--- Passage provided Enclosed Below ---
At least 14,300 foreign nationals currently hold active work permits in Kenya, according to the Department of Immigration Services' June 2026 quarterly report — but nearly a third of pending renewal applications have stalled for more than 90 days, leaving holders in a legal grey zone that employers and immigration lawyers in Nairobi say is the worst they have seen in a decade.
The timing matters. Europe is convulsing: a suspected bombing in Monaco has European capitals tightening entry rules for nationals from conflict zones, Poland is openly warning of a Russian threat in the months ahead, and Iran's political future is being decided at a state funeral that is reshaping allegiances across the Middle East. Each shift sends ripples toward Nairobi. Zimbabweans, Somalis, Congolese, Ethiopians and South Sudanese — all well represented in Nairobi's migrant workforce — are finding that even a distant geopolitical tremor can freeze a visa desk in Upper Hill.
Who Is Caught, and Where
The crunch is most visible in Westlands and along Mombasa Road, where tech firms anchored in the Silicon Savannah corridor have been recruiting engineers and product managers from across the continent and beyond. The Kenya ICT Board estimates that roughly 2,100 of the roughly 14,300 permit holders work in the information and communications technology sector — a number that has grown 38 percent since 2022 but that advocates say is now threatened by processing delays at Nyayo House, the immigration department's Nairobi headquarters on Kenyatta Avenue.
--- End of Enclosed Passage provided ---
--- Records shown Enclosed Below ---
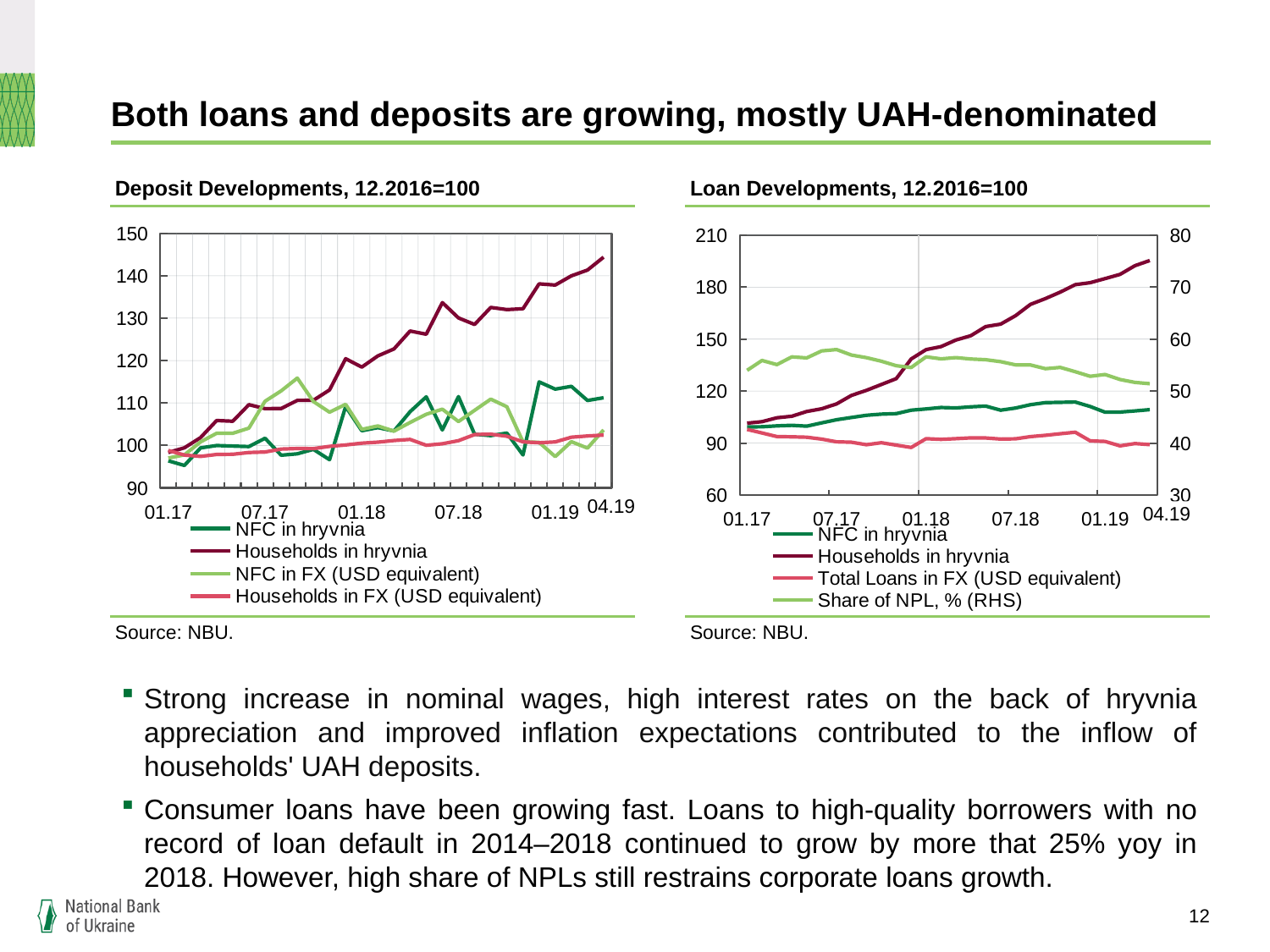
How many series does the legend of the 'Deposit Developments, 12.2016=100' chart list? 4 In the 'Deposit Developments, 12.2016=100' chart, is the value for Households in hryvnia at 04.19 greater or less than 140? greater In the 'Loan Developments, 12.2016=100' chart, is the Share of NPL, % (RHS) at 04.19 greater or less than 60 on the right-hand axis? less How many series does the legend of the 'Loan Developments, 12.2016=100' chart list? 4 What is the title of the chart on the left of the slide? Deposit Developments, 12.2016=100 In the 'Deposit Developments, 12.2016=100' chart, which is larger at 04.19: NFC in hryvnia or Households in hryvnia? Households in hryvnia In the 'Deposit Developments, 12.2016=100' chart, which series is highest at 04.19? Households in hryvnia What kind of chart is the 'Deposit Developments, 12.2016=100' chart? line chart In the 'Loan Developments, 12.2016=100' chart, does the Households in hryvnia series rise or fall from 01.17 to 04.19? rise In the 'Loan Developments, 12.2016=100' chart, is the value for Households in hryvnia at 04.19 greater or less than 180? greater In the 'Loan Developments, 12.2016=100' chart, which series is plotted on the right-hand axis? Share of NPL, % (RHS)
--- End of Enclosed Records shown ---
--- Records shown Enclosed Below ---
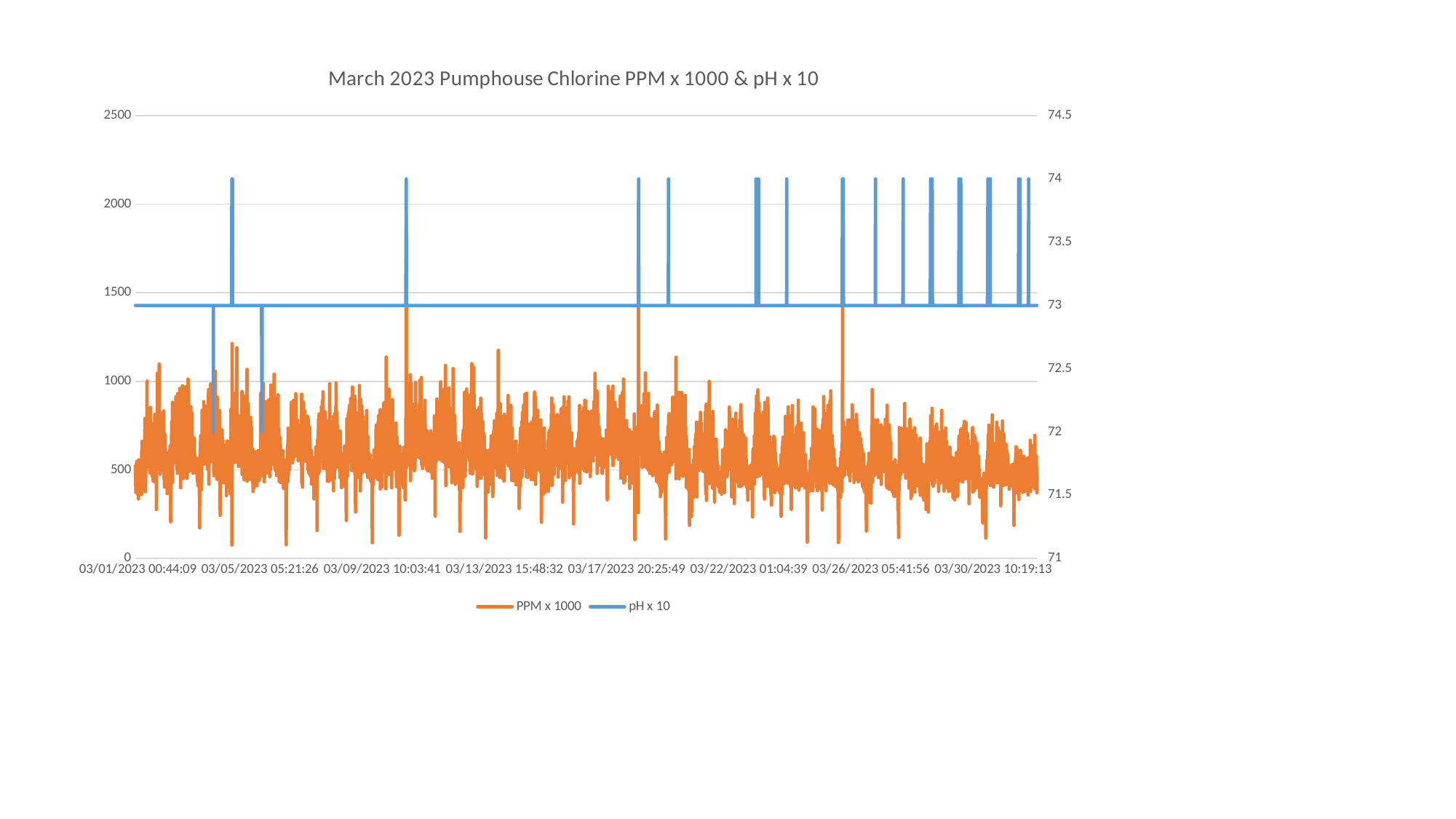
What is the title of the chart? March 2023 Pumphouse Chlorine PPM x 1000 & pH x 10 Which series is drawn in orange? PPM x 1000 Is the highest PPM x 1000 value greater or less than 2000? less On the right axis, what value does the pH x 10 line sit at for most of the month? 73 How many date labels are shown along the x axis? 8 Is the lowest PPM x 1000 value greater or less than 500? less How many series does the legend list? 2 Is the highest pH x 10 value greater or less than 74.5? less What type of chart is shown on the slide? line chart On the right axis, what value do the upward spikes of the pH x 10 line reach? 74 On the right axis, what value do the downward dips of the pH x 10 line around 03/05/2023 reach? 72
--- End of Enclosed Records shown ---
- _Work item A_: Revise the passage on Kenyan work permits by reproducing it from the words "Who Is Caught, and" through the words "on Kenyatta Avenue.", with "Westlands" replaced by "Kilimani".
- _Work item B_: According to the passage on Kenyan work permits, roughly how many permit holders does the Kenya ICT Board estimate work in the information and communications technology sector?

- _Answer box A_:
Who Is Caught, and Where
The crunch is most visible in Kilimani and along Mombasa Road, where tech firms anchored in the Silicon Savannah corridor have been recruiting engineers and product managers from across the continent and beyond. The Kenya ICT Board estimates that roughly 2,100 of the roughly 14,300 permit holders work in the information and communications technology sector — a number that has grown 38 percent since 2022 but that advocates say is now threatened by processing delays at Nyayo House, the immigration department's Nairobi headquarters on Kenyatta Avenue.

- _Answer box B_: Roughly 2,100.